## Request
Report every line in the records below that contains the word "large", copying each such line in full.

## Provided entries
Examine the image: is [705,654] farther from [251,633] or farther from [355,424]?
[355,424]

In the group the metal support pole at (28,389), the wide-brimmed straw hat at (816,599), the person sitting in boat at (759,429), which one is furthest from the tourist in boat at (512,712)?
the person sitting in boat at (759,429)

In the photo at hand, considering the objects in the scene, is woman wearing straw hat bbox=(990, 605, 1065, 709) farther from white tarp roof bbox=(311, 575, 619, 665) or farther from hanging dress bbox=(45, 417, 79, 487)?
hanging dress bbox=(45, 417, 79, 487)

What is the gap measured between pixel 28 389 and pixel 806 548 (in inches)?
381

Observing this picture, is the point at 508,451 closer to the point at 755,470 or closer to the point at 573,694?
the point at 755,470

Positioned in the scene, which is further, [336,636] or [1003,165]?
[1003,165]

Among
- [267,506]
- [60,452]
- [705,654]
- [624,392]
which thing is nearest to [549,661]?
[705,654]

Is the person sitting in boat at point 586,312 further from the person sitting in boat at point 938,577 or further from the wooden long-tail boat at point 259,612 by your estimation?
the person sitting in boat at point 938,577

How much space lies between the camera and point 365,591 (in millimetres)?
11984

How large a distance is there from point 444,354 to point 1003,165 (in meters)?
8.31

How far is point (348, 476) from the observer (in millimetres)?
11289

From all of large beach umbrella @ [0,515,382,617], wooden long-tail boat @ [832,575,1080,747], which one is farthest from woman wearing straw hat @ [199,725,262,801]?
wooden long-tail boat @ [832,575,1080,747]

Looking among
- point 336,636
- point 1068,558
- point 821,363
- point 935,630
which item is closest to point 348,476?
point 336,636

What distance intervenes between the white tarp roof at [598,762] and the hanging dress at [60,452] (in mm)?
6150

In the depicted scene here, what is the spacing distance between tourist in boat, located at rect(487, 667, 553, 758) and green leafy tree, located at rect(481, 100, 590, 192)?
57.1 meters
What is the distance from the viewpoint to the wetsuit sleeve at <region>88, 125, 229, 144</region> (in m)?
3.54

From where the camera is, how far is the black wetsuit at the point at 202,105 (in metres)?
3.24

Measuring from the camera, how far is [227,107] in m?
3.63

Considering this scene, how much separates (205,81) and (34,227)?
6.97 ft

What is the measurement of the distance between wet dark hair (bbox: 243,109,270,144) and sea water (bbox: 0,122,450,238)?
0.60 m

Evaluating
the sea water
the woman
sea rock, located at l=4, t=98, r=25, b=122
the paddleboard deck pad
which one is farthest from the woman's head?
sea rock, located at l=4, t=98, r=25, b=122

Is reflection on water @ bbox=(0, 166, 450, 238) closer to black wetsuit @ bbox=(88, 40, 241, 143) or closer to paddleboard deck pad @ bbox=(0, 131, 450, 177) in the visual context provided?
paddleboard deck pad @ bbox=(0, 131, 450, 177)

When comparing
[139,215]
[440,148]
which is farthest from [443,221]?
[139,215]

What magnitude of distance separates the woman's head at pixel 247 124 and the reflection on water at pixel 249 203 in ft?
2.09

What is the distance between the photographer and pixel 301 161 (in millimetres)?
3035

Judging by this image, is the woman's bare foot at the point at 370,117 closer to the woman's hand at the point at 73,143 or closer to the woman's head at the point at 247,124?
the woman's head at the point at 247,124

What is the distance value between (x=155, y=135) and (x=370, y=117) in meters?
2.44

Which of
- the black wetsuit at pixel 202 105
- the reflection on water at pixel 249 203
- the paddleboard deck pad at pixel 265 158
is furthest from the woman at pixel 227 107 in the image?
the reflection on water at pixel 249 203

...

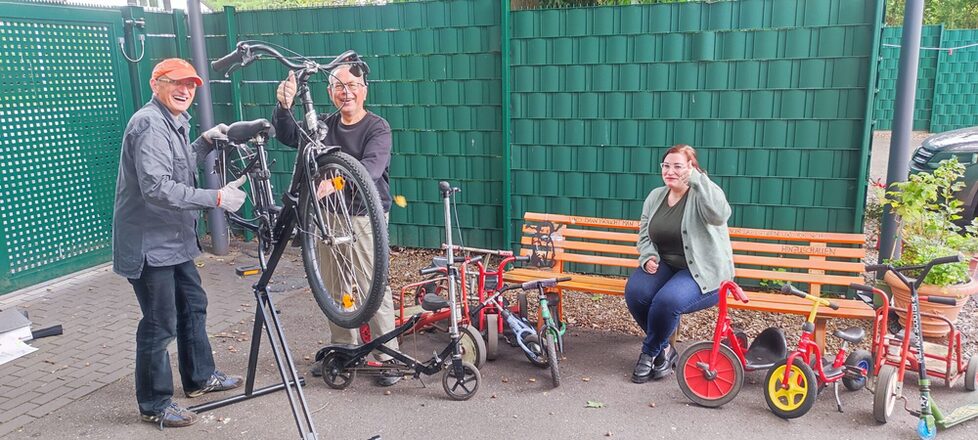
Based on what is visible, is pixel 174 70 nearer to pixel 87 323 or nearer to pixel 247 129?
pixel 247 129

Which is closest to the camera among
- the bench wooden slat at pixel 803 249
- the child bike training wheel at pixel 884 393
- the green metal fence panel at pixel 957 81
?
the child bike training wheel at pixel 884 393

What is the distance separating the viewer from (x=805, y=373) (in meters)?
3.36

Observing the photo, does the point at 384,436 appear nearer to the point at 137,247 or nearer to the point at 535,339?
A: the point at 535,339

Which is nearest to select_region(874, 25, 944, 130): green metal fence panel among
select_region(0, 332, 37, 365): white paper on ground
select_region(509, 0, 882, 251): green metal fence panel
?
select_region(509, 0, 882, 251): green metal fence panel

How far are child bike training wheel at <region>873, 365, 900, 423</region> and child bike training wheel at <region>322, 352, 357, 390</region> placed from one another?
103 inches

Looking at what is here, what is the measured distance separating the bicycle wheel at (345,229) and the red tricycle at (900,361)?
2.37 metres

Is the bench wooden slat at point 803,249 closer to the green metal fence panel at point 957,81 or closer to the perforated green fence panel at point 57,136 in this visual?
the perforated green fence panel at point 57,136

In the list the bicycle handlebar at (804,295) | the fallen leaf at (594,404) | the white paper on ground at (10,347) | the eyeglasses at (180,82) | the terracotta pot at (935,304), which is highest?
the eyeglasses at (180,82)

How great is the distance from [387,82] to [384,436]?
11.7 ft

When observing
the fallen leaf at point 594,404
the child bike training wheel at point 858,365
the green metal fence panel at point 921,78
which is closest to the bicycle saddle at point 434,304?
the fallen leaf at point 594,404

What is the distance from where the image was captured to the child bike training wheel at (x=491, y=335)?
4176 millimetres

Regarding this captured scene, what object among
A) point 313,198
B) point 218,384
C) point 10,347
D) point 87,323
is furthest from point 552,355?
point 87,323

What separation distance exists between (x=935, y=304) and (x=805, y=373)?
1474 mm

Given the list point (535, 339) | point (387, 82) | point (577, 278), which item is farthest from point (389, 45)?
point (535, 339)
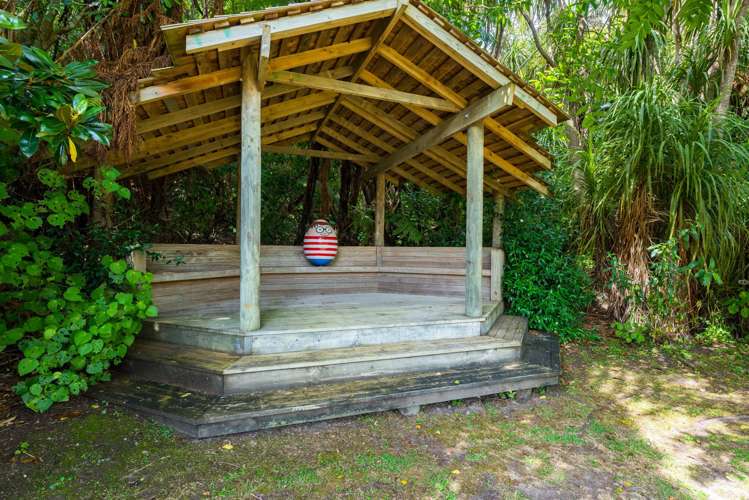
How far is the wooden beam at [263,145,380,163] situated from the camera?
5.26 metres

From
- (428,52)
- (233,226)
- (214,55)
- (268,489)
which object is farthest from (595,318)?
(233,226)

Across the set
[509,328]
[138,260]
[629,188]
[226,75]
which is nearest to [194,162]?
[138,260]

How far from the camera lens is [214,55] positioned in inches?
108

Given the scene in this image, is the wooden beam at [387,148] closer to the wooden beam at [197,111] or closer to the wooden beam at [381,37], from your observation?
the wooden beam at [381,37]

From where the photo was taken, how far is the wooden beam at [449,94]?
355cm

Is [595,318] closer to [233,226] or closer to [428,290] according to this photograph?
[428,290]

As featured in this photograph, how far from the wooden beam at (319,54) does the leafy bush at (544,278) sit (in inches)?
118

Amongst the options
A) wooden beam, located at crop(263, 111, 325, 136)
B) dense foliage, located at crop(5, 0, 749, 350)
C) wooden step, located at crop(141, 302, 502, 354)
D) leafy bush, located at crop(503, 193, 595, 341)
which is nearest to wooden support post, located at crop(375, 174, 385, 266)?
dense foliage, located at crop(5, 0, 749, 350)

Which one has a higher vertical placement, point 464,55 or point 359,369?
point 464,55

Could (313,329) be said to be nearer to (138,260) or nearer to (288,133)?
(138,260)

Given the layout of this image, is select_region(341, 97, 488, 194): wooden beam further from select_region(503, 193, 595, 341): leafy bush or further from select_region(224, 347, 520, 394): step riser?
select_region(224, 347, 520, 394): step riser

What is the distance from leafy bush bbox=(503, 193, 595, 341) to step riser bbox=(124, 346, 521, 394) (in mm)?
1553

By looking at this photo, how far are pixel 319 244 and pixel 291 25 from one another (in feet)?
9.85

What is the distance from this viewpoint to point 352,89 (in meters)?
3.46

## Expected answer
How large a distance is there from point 444,354 to point 1003,165 (in meters)?
From all of large beach umbrella @ [0,515,382,617], wooden long-tail boat @ [832,575,1080,747], which one is farthest from woman wearing straw hat @ [199,725,262,801]?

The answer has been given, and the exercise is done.